## SOURCE TEXT

Research School of Earth Sciences, Australian National University, Canberra, ACT 0200, Australia

The signing of the Comprehensive Nuclear-Test-Ban Treaty (CTBT) on 24 September 1996 has led to a rapid development in infrasound monitoring technology for Treaty verification. A 60-station global infrasound monitoring network is under construction and nearing completion. This network is designed to reliably detect infrasonic signals from a 1-kiloton atmospheric nuclear explosion at two network stations. Global three-station detection capability is desirable since this would greatly enhance network reliability, lower detection thresholds and improve location estimates. Work carried out at the ANU during the last year on monitoring array design and background noise suppression suggests that the performance and reliability of the infrasound component of the International Monitoring System (IMS) can be enhanced considerably.

A detailed investigation of the spatial correlation of infrasonic signals from distant explosions has shown that the low degree of signal correlation between elements in many existing monitoring arrays may limit detection capability for regional and distant explosions. A new technique based on the Mack and Flinn coherence model has been developed to calculate the complete azimuthal variation of the array-averaged correlation coefficient for arbitrary array configurations. This azimuthal pattern provides a unique array characteristic that can be used directly as a measure of array performance. This technique has been applied to a wide variety of arrays, ranging from 3 to 9-element arrays, in an attempt to find an optimal design for an IMS infrasound monitoring array. The results of this investigation show that the detection capability of IMS stations with a small number of array elements for distant explosions may be marginal when the array aperture exceeds 1 kilometer. These studies also show that the performance of many existing 7- and 8-element arrays in the IMS is not optimal.

The performance of these arrays decreases rapidly at high frequencies and the sensitivity may exhibit significant azimuthal variation in the monitoring passband. A careful examination of a large number of possible array configurations shows that an optimal array for nuclear explosion monitoring can be achieved by using a 9-element array configuration arranged in the form of a small aperture (350 m) centered triangle sub-array located at the center of a larger aperture (1 km) pentagon array. This array design is recommended for future use at IMS infrasound monitoring stations.

Wind-generated noise in the primary monitoring passband (0.4 to 1.2 Hz) is a serious problem at many infrasound stations. Stations located in open exposed areas are often subject to unacceptably high levels of background noise. Currently used wind-noise-reducing pipe arrays provide a significant reduction in background noise levels, but the degree of wind-noise-reduction may not meet CTBT verification requirements, especially during the daytime when the boundary layer winds are coupled to the surface. In order to meet essential monitoring requirements, wind-noise-reducing systems need to provide at least two orders of magnitude reduction over that provided by currently used pipe array systems.

## EXERCISE DATA

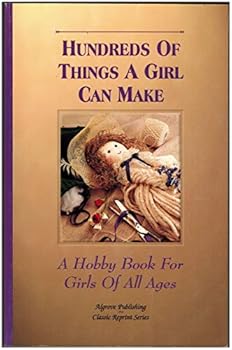 Paperback Hundreds of Things a Girl Can Make : A Hobby Book for Girls of All Ages Book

## TASK REQUIREMENTS
Please write the next part of the passage above on infrasound monitoring for the nuclear test-ban treaty, starting after its last sentence.

## RESPONSE AREA
We have therefore developed a new wind-noise-reducing system that is capable of effectively eliminating wind noise in the monitoring passband at most infrasound monitoring stations. This system is based on the use of a series of screens which effectively degrade turbulent eddies and lift the turbulent boundary layer over the sensor inlets. This device is referred to as a turbulence-reducing enclosure. A large number of designs have been tested. Initially, these enclosures were constructed as open enclosures with concentric porous walls with overlapping deep serrations along the top of each wall inclined away from the center of the enclosure. These structures provided more than two orders of magnitude noise reduction. Thus, these structures may be used in some cases with existing pipe arrays to achieve acceptable background noise levels. The latest version of the noise-reducing enclosure is, however, much more efficient. This version is constructed in the form of a closed enclosure with a porous screened roof, internal baffles, and multiple interior chambers.

This highly efficient noise-reducing system has been tested with both a small 6-port pipe array and with a single-inlet port system located at the center of the enclosure. This system provides more than 4 orders of magnitude noise reduction (see Figure 1) in winds of up to at least 6 m/s at a height of 2 m above the surface. It is interesting to note that the single inlet port system is more efficient than the 6-port pipe array at frequencies above 0.7 Hz. This new system can therefore be used in some cases as a stand-alone system that does not require a pipe array. We recommend, however, that this new noise-reducing system should be used at IMS stations in conjunction with existing pipe arrays in order to completely eliminate wind-generated background noise in the monitoring passband.


Figure 1.  Power spectral density of background noise data recorded simultaneously inside and outside a turbulence-reducing-enclosure during typical daytime wind conditions at IMS monitoring station IS07 Warramunga.